Background: Thyroglobulin (Tg) is a macromolecular precursor in thyroid hormone synthesis to which iodine is stably bound. Tg, which is stored in the follicular space, is also a potent negative feedback regulator of follicular function, and this is achieved by suppressing mRNA levels of thyroid-specific genes such as the sodium/iodide symporter (Slc5a5), Tg, and thyroid peroxidase. Dual oxidase 1 (DUOX1) and DUOX2, originally identified in the thyroid, are nicotinamide adenine dinucleotide phosphate (NADPH) oxidases that are necessary to produce the H2O2 required for thyroid hormone biosynthesis. Since follicular Tg regulates the expression of genes that are essential for thyroid hormone synthesis, we hypothesized that Tg might also regulate DUOX expression and H2O2 production.
Methods: Rat thyroid FRTL-5 cells were treated with Tg, and the mRNA expression of Duox1 and Duox2 and their corresponding maturation factors Duoxa1 and Duoxa2 were evaluated by DNA microarray and real-time PCR. Duox2 promoter activity was examined by luciferase reporter gene assay. Protein levels of DUOX2 were also examined by Western blot analysis. Intracellular H2O2 generation was quantified by a fluorescent dye, 5-(and-6)-chloromethyl-2',7'-dichlorodihydrofluorescein diacetate, and acetyl ester (CM-H2DCFDA).
Results: mRNA levels of Duox2 and its activation factor Duoxa2 (but not Duox1 or Duoxa1) were significantly suppressed by Tg in a dose-dependent manner and a time-dependent fashion in rat thyroid FRTL-5 cells. DUOX2 promoter activity was significantly suppressed by Tg in a dose-dependent manner. Protein levels of DUOX2 and H2O2 generation in cells were also reduced by Tg treatment.

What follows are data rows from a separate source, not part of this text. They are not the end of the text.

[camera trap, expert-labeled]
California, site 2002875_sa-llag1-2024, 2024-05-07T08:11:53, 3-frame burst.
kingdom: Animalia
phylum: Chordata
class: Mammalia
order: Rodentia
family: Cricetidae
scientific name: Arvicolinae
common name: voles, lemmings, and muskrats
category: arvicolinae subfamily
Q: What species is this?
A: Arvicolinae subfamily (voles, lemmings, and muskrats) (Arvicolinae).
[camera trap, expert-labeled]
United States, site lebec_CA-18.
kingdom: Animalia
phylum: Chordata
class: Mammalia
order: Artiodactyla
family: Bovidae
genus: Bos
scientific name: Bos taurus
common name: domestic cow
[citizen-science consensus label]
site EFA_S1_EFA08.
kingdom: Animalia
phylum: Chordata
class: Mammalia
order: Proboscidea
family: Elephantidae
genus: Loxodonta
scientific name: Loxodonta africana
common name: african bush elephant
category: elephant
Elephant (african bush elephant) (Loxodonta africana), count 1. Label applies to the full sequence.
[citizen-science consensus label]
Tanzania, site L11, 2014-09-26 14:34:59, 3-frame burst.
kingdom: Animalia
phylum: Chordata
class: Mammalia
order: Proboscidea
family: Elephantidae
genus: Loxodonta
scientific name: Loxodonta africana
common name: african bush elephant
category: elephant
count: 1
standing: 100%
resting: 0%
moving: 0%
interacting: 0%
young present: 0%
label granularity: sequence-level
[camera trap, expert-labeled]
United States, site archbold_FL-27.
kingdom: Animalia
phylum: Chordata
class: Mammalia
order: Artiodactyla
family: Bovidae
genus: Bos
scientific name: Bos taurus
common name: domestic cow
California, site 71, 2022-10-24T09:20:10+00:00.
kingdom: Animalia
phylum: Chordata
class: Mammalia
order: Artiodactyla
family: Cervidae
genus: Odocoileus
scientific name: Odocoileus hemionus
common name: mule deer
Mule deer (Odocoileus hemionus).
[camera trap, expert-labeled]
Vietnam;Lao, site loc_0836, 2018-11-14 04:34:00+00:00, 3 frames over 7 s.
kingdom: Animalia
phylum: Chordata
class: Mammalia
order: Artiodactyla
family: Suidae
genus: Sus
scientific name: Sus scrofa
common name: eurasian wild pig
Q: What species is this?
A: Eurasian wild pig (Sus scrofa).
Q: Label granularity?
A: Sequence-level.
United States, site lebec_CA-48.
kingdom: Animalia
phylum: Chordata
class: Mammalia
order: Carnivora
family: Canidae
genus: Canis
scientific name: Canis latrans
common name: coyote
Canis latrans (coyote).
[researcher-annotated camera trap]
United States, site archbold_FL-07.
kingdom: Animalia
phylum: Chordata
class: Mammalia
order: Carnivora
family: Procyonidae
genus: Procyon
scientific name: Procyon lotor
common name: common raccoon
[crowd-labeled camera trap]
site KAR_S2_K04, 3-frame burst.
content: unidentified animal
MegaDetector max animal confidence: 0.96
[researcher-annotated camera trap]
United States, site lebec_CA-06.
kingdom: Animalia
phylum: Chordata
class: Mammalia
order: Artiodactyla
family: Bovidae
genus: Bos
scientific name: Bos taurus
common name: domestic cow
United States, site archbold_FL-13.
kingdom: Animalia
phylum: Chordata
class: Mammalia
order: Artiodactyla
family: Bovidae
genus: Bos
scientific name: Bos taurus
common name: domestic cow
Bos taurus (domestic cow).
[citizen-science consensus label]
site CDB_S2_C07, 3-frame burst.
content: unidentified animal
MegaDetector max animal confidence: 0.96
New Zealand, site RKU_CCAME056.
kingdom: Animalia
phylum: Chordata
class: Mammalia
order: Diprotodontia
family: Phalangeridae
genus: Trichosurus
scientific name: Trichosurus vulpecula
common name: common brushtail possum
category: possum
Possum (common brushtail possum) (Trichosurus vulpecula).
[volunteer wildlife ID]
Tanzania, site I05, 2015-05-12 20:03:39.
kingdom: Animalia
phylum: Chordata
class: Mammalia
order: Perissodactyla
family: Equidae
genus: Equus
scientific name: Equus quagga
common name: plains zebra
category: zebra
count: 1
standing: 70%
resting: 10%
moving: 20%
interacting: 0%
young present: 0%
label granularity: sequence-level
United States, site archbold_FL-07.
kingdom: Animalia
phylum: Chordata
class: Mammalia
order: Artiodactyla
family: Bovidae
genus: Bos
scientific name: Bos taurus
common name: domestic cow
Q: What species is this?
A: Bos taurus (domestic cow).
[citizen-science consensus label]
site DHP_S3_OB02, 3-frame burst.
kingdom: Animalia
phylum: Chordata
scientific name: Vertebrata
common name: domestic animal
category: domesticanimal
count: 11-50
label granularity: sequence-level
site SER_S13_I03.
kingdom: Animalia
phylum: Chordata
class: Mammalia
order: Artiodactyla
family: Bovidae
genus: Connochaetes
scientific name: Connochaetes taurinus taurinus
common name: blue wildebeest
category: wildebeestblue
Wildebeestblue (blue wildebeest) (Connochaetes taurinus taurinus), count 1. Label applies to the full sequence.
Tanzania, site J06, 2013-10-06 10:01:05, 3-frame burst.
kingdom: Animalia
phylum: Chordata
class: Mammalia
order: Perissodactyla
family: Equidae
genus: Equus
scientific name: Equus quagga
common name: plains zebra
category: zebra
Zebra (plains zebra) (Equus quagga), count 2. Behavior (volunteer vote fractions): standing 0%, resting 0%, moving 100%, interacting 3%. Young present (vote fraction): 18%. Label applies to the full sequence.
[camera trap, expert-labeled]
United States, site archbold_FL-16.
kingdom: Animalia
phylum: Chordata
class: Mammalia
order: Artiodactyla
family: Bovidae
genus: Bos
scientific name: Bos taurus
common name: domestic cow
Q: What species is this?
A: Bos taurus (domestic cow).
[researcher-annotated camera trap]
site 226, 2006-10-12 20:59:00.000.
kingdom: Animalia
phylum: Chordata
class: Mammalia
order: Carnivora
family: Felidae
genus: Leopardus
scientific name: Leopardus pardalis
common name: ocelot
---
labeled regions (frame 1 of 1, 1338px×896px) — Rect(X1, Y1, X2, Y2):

Conclusions: We show that physiological concentrations of Tg suppressed the expression and function of DUOX2 in thyroid cells. These results suggest that Tg is a strong suppressor of the expression and the activity of DUOX2/DUOXA2, thereby regulating iodide organification and hormone synthesis in the thyroid. The evidence supports a reported model in which accumulated Tg in thyroid follicles plays important roles in autoregulating the function of individual follicles, which produces the basis of follicular heterogeneity.